━━━ Documento
Quale ricezione ha avuto l’opera di Goliarda Sapienza?
Se parliamo della fortuna postuma credo che il suo successo sia stato grandioso, sia in ambito universitario – perché studi e tesi di laurea e di dottorato sono sempre più diffuse – sia in ambito editoriale, tant’è vero che L’arte della gioia ha conosciuto traduzioni all’estero, negli Stati Uniti, in Svezia, in Romania e in Israele, dov’è approdato proprio nel novembre 2020 grazie alla curatela di Shirley Finzi-Loew. Tra il 2014 e il 2016, con un progetto di reading performativo, anche Fabio Michieli, Anna Toscano ed io abbiamo viaggiato per l’Italia raccontando quest’autrice ad un pubblico eterogeneo. Gruppi di lettura la amano e la tramandano ad altri. Mi pare coraggiosa e vincente la scelta di aprire a Roma la prima biblioteca popolare che porta il nome di Goliarda Sapienza: è stata inaugurata ad ottobre 2020 grazie ad alcune associazioni attive alla Montagnola (qui).

Come è avvenuta la riscoperta di Sapienza?
━━━━━━
## Obiettivo del compito
Prosegui il testo su Goliarda Sapienza partendo subito dopo la sua ultima frase.
━━━ Record di dati
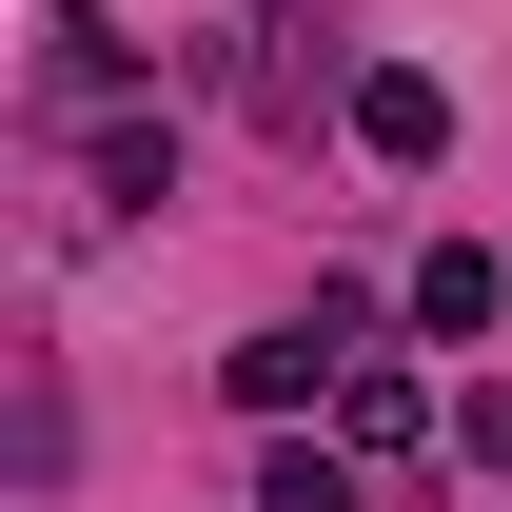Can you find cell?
I'll list each match as a JSON object with an SVG mask.
<instances>
[{"label":"cell","mask_w":512,"mask_h":512,"mask_svg":"<svg viewBox=\"0 0 512 512\" xmlns=\"http://www.w3.org/2000/svg\"><path fill=\"white\" fill-rule=\"evenodd\" d=\"M335 119H355V158L434 178V158H453V79H434V60H355V79H335Z\"/></svg>","instance_id":"1"},{"label":"cell","mask_w":512,"mask_h":512,"mask_svg":"<svg viewBox=\"0 0 512 512\" xmlns=\"http://www.w3.org/2000/svg\"><path fill=\"white\" fill-rule=\"evenodd\" d=\"M40 99H60V119H119V99H138V40L99 20V0H60V20H40Z\"/></svg>","instance_id":"2"},{"label":"cell","mask_w":512,"mask_h":512,"mask_svg":"<svg viewBox=\"0 0 512 512\" xmlns=\"http://www.w3.org/2000/svg\"><path fill=\"white\" fill-rule=\"evenodd\" d=\"M493 316H512V256H493V237H434V256H414V335H453V355H473Z\"/></svg>","instance_id":"3"},{"label":"cell","mask_w":512,"mask_h":512,"mask_svg":"<svg viewBox=\"0 0 512 512\" xmlns=\"http://www.w3.org/2000/svg\"><path fill=\"white\" fill-rule=\"evenodd\" d=\"M335 434H355V453H414V434H434V375H414V355H355Z\"/></svg>","instance_id":"4"},{"label":"cell","mask_w":512,"mask_h":512,"mask_svg":"<svg viewBox=\"0 0 512 512\" xmlns=\"http://www.w3.org/2000/svg\"><path fill=\"white\" fill-rule=\"evenodd\" d=\"M178 197V119H99V217H158Z\"/></svg>","instance_id":"5"},{"label":"cell","mask_w":512,"mask_h":512,"mask_svg":"<svg viewBox=\"0 0 512 512\" xmlns=\"http://www.w3.org/2000/svg\"><path fill=\"white\" fill-rule=\"evenodd\" d=\"M256 512H375V493H355V453H316V434H276V453H256Z\"/></svg>","instance_id":"6"},{"label":"cell","mask_w":512,"mask_h":512,"mask_svg":"<svg viewBox=\"0 0 512 512\" xmlns=\"http://www.w3.org/2000/svg\"><path fill=\"white\" fill-rule=\"evenodd\" d=\"M453 434H473V453H493V473H512V394H473V414H453Z\"/></svg>","instance_id":"7"}]
</instances>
━━━━━━
## Risposta finale
Quando lei morì, nel 1998, Stampa Alternativa pubblicò L’arte della gioia grazie al contributo dell’erede Angelo Pellegrino. Nel 1994 erano usciti solo i primi 39 capitoli ma l’opera integrale non aveva trovato posto altrove. Nei primi anni Duemila il romanzo fu tradotto in Francia e nel 2006 Einaudi lo ripubblicò in Italia. Più o meno nello stesso momento iniziò una riscoperta in ambito accademico, grazie al contributo di numerose studiose che incominciarono a interrogarsi sul corpus dell’autrice. Dal 2009 a oggi sono venuti alla luce racconti, poesie, romanzi e pièce di teatro e Goliarda Sapienza è diventata un’autrice molto amata dal pubblico.

Dopo dieci anni di studio penso di poter affermare che, come spesso avviene quando si adotta una prospettiva filologica e basata sulla ricerca d’archivio, è divenuto fondamentale per me leggere l’opera secondo l’ordine di scrittura e non secondo la pubblicazione, che include i volumi postumi. Mettendo ordine si dà rilievo e verità all’indagine dell’intera opera. In occasione di incontri pubblici mi è spesso capitato di proporre le ragioni della cronologia anche ai lettori, perché restituiscono la misura del “baule mentale” di Sapienza.

In che modo Sapienza raggiunse critica e pubblico durante la vita?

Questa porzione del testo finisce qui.